Suppose that $x=\sqrt{15}-\sqrt{10}-\sqrt{6}$ were rational.

Then, squaring the number would give the following:

$$\begin{align} x^2 &=(\sqrt{15}-\sqrt{10}-\sqrt{6})(\sqrt{15}-\sqrt{10}-\sqrt{6})\\ &=15-\sqrt{150}-\sqrt{90}-\sqrt{150}+10+\sqrt{60}-\sqrt{90}+\sqrt{60}+6\\ &=31-2\sqrt{150}-2\sqrt{90}+2\sqrt{60}\\ &=31-2(5\sqrt{6})-2(3\sqrt{10})+2(2\sqrt{15})\\ &=31-10\sqrt{6}-6\sqrt{10}+4\sqrt{15} \end{align}$$

Next, to get rid of the $\sqrt{6}$ term, one must multiply $x$ by $-10$ to cancel the $\sqrt{6}$ term from $x^2$. This gives $x^2-10x=(31-10\sqrt{6}-6\sqrt{10}+4\sqrt{15})+(-10\sqrt{15}+10\sqrt{10}+10\sqrt{6})=31+4\sqrt{10}-6\sqrt{15}$.

The above would then lead to the rationality of $31+4\sqrt{10}-6\sqrt{15}$. Since $31$ is clearly rational, we may ignore that term, leading to the rationality of $x^2-10x-31=4\sqrt{10}-6\sqrt{15}$.

Squaring one more time, we get the rationality of $(x^2-10x-31)^2=(4\sqrt{10}-6\sqrt{15})^2=160-48\sqrt{150}+540=700-48(5\sqrt{6})=700-240\sqrt{6}$.

Finally, subtracting $700$ and then dividing by $-240$ leads to the rationality of $\sqrt{6}$.

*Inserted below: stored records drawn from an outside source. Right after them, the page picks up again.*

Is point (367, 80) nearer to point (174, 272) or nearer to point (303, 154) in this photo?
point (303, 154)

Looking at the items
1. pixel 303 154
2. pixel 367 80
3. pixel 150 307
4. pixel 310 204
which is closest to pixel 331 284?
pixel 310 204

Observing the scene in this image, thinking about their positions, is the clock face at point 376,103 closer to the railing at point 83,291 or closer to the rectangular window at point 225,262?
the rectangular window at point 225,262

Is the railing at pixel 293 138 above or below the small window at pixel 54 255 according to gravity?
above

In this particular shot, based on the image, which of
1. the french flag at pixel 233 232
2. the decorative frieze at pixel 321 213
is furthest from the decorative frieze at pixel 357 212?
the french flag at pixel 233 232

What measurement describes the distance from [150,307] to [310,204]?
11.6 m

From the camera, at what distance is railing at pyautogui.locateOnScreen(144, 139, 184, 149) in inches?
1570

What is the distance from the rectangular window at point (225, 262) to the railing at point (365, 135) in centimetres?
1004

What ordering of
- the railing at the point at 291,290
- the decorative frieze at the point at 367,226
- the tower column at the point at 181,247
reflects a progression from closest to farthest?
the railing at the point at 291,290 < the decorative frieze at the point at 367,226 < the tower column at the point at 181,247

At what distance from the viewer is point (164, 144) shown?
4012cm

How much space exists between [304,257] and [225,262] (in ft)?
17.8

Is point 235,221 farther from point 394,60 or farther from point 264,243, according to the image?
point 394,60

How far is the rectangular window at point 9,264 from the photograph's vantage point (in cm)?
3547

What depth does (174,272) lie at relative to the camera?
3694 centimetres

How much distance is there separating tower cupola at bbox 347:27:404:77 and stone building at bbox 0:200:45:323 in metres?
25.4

But we know that square roots of integers are either themselves integers or else irrational, leading to a contradiction. Hence, $x=\sqrt{15}-\sqrt{10}-\sqrt{6}$ must be irrational.

Alternatively, one could instead get rid of the $\sqrt{10}$ term by considering $x^2-6x$, or the $\sqrt{15}$ term by considering $x^2-4x$, and similar steps would show that the original term that one got rid of is rational.